> _DOCUMENT PASSAGE_:

--- begin ---

That could well be a humidity issue but I am not sure there is a lot you can do apart from keep using the grease and never ever be tempted to force the joint.


Liz
anacrusis
IL, your Moeck is a Rottenburg, isn't it?
Admittedly mine is a maple one, but I spent about as many years as you are old thinking I was a very bad player because top F kept splitting, and I wore the thumbhole down to a crater trying to pinch the wretched note. When I bought the Denner I blew top Fs on every instrument I tried to be sure to get a top F which worked...and then I handed the Rottenburg over to get the thumbhole bushed. When it came back, top F worked perfectly, no bother, easy as pie, and I almost thought I'd not needed to buy the Denner (except that I loved how it sounded.)
Since then, I have discovered that the workshop also slipped a little collar of plastic into the bore of the head of the Rottenburg, and that this modification is what has made top F behave itself. Hidden deep in the Nicholas Lander recorder website somewhere is a comment that this works, if you get the plastic in the right place. You may need to send your Rottenburg away to get this done, if it doesn't come right for you once you've got used to it. EMS did the job for me.
IrisH - LoonY
QUOTE(anacrusis @ Jan 16 2006, 12:09 AM) *

IL, your Moeck is a Rottenburg, isn't it?
Admittedly mine is a maple one, but I spent about as many years as you are old thinking I was a very bad player because top F kept splitting, and I wore the thumbhole down to a crater trying to pinch the wretched note. When I bought the Denner I blew top Fs on every instrument I tried to be sure to get a top F which worked...and then I handed the Rottenburg over to get the thumbhole bushed. When it came back, top F worked perfectly, no bother, easy as pie, and I almost thought I'd not needed to buy the Denner (except that I loved how it sounded.)

--- end ---

> _GIVEN PROBLEM A_: Echo the portion of the recorder discussion starting at "That could well" and ending at "force the joint.".
> _GIVEN PROBLEM B_: Name every recorder maker or recorder model mentioned in the recorder discussion.
> _GIVEN PROBLEM C_: Pick up the recorder discussion after its final sentence and write a continuation.
The listing after this point is separate material, unrelated to the recorder discussion.

> _PROVIDED DATA_:
--- begin ---

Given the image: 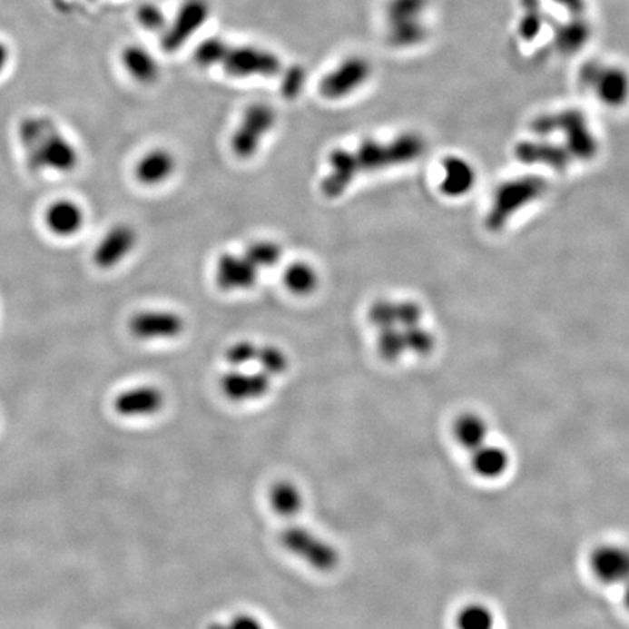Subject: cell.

--- end ---

> _TASK OUTPUT A_:
That could well be a humidity issue but I am not sure there is a lot you can do apart from keep using the grease and never ever be tempted to force the joint.

> _TASK OUTPUT B_: Moeck, Rottenburg, Denner

> _TASK OUTPUT C_:
Since then, I have discovered that the workshop also slipped a little collar of plastic into the bore of the head of the Rottenburg, and that this modification is what has made top F behave itself. Hidden deep in the Nicholas Lander recorder website somewhere is a comment that this works, if you get the plastic in the right place. You may need to send your Rottenburg away to get this done, if it doesn't come right for you once you've got used to it. EMS did the job for me.


Yeah, an ebony Rottenburgh, second hand mind you. I'll be sending it to Dolmetsch for a bell key sometime...so y'know
erard
Try also experimenting with different tonguing syllables to see what works. Actually first find a more experienced recorder player and ask him/her to try the note for you to see if it is you or the recorder.

Use proper cork grease, or use a beeswax based lip balm. If the problem is really bad very gently sanding the cork with fine sandpaper can't do more harm than needing the cork replaced (about £5 a joint last time I had it done) or you can wind your own thread lapping practically free.

If I had a recorder which was turning white I would probably try Renaissance wax on the outside avoiding the labium and making sure the instrument was perfectly dry before I applied it. (see for instance http://www.woodfinishsupply.com/RenWax.html) but I do take a rather hands on approach to my instrument care!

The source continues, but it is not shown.